| MATERIALS PROVIDED |
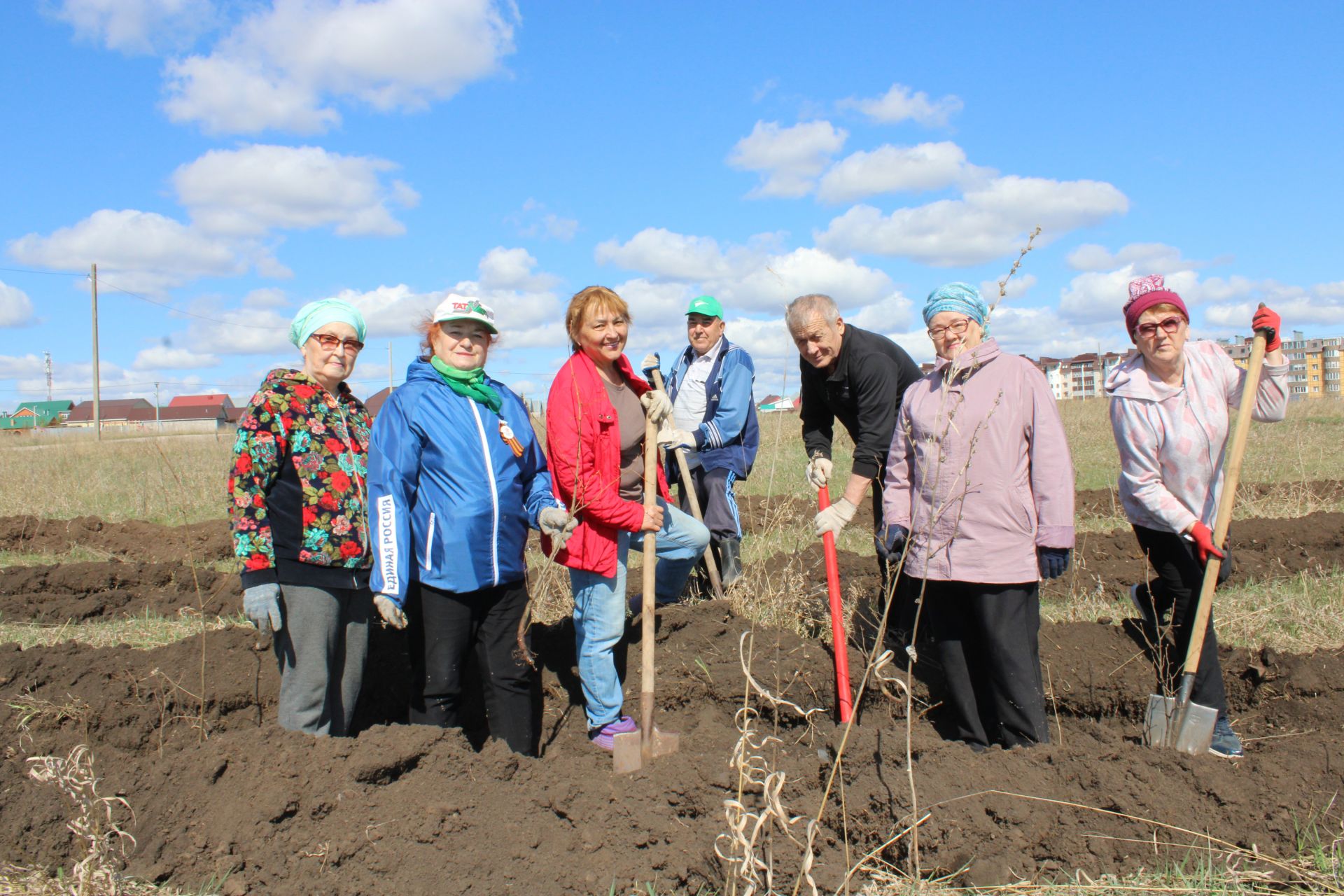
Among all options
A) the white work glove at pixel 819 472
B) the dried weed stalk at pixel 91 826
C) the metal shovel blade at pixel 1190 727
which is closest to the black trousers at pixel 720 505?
the white work glove at pixel 819 472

| PROBLEM REQUIREMENTS |
Write out the text of every item above word for word, leaving out the pictures.

| TASK SOLUTION |
Among all options
A) the white work glove at pixel 819 472
B) the dried weed stalk at pixel 91 826
C) the metal shovel blade at pixel 1190 727
which is closest to the black trousers at pixel 720 505?
the white work glove at pixel 819 472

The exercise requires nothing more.